[←前頁] [RED文庫] [「WILD BLOOD」TOP] [新・読書感想文] [次頁→]
いよいよ薫の出番が来た。
忍足薫の登場に、会場のボルテージが上がる。試合会場になっている体育館は二つに分けられ、もう片方では別の試合が行われているというのにお構いなしだ。
「忍足、頼むぞ!」
主将の大沢加世から声がかかる。振り向いた薫は力強くうなずいた。
一回戦Bブロックの第六試合。
琳昭館高校の相手は、須郷東高校だ。それほど強豪校というわけではない。
須郷東は五人のメンバー全員を二年生で固めており、先鋒は吉田という選手だった。身長は薫と同じくらいか。挙動の一部始終から、やや緊張しているのが窺える。
まず審判に一礼し、相手に対して一礼。開始線で竹刀を構え、蹲踞。立ちあがり――
「始めッ!」
「せやああっ!」
吉田選手は中段の構えだった。薫がスッと前に出ると、相手も下がる。間合いを確保するというよりは、薫を必要以上に警戒しての動きだ。薫の名は知っているだろう。まさか先鋒戦でいきなり出てくるとは思っていなかったに違いない。
薫は仕掛けた。面を狙う。吉田選手は下がりながら、懸命に防御に徹す。しかし、薫の攻めは苛烈で、危うく場外へ出そうになった。
(イケるっ!)
相手がそれほど強くないのはすぐに分かった。一気に畳みかける。相手は防戦一方。面打ちを凌ぐのに精一杯だ。

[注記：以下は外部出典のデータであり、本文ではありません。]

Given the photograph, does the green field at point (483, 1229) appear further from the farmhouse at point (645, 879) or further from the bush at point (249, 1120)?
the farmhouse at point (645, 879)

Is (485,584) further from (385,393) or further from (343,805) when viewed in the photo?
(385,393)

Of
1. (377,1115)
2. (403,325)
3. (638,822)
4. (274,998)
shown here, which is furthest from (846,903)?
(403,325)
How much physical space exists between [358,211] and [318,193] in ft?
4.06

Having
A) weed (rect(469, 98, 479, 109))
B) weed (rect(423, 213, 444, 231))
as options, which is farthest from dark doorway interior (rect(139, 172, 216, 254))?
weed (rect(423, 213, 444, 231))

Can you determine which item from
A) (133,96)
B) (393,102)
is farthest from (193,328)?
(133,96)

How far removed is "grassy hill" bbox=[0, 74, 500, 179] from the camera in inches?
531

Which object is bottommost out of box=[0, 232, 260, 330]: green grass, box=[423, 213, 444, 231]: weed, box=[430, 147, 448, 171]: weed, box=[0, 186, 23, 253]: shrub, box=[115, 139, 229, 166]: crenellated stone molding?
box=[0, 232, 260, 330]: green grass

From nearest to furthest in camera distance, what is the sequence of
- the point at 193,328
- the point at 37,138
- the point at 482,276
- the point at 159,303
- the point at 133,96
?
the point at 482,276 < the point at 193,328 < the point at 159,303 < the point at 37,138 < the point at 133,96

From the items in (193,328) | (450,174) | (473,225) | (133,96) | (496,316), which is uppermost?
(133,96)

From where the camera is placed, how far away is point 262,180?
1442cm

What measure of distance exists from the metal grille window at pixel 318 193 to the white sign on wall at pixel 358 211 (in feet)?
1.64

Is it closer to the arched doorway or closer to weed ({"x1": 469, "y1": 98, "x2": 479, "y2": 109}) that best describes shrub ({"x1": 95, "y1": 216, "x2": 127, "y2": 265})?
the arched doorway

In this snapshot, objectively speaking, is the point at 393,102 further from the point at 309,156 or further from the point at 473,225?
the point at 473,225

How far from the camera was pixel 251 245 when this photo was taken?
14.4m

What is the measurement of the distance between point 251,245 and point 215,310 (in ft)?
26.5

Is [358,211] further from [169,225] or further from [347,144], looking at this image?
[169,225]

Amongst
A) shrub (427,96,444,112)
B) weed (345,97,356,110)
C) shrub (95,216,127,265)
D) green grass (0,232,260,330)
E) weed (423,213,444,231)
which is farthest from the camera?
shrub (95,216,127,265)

薫は不意に手を緩めた。相手は一瞬、虚を突かれる。止んだ攻撃。そのホッとした瞬間が気を抜かせ、つられたように動きまでも止めてしまう。
「ドォォォォォォッ!」
その隙を狙っての抜き胴。赤旗が一斉に上がる。
わあああああっ、という歓声が大きくなった。薫の一本。開始から、まだ二十秒も経っていないだろう。
「いいぞ、忍足!」
また加世から声がかかった。他の部員たちも少しは表情を緩め、拍手してくれている。薫はそれに目線で応えつつ、開始線に戻った。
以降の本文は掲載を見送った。